Sam raised his eyebrows and took a large swallow of Scotch before he answered. "They are always in the right position," he said carefully, 'That's the way moons are."

"Oh, Sam." She did not cry; she had learned some things,

Sam Gregg stood up to refill his glass. He did not like to have obtrusive robots around the house. Self-reliance and all that.

He was not unaware of himself. He did not look his age. He was a tall, angular man. There was still strength in him. His hair was gray, not white. His craggy face was lined but there was no flab on him. His brown eyes were sharp, like dirty ice,

Sam sometimes thought of himself as a vampire in one of the still-popular epics. ("Ah, my dear, velcome to Castle Mor-dar. A moment while I adjust my dentures.") Splendid-looking chap, distinguished even. But then, suddinkly, at the worst possible moment, he dissolves into a puff of primeval dust…

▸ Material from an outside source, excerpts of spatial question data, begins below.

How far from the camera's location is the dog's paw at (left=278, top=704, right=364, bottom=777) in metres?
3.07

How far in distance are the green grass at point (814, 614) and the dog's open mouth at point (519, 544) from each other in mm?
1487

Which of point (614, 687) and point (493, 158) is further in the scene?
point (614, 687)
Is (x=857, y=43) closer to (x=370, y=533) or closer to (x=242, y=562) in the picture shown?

"Let's go beddy-bye," Sam said, draining his glass. "Maybe I can remember."

"I'll help you," Lois said, reporting for duty.

"You'll have to," Sam agreed.

Sam worked very hard the next few weeks. He even found time to check the hour and the minute of his birth. He was being very careful indeed, trying to think of everything.

Lois was delighted. She retreated to her mystic stewpott consulted her illustrated charts, talked it over with several dead Indians, and informed Sam that he was thinking about a long, long journey.

Sam didn't explode into laughter.

His work was difficult because so much of it involved waiting. There were many programs to consider, all of them set in motion years ago. They had to mesh perfectly. They all depended on the work of other men. And they all had to be masked.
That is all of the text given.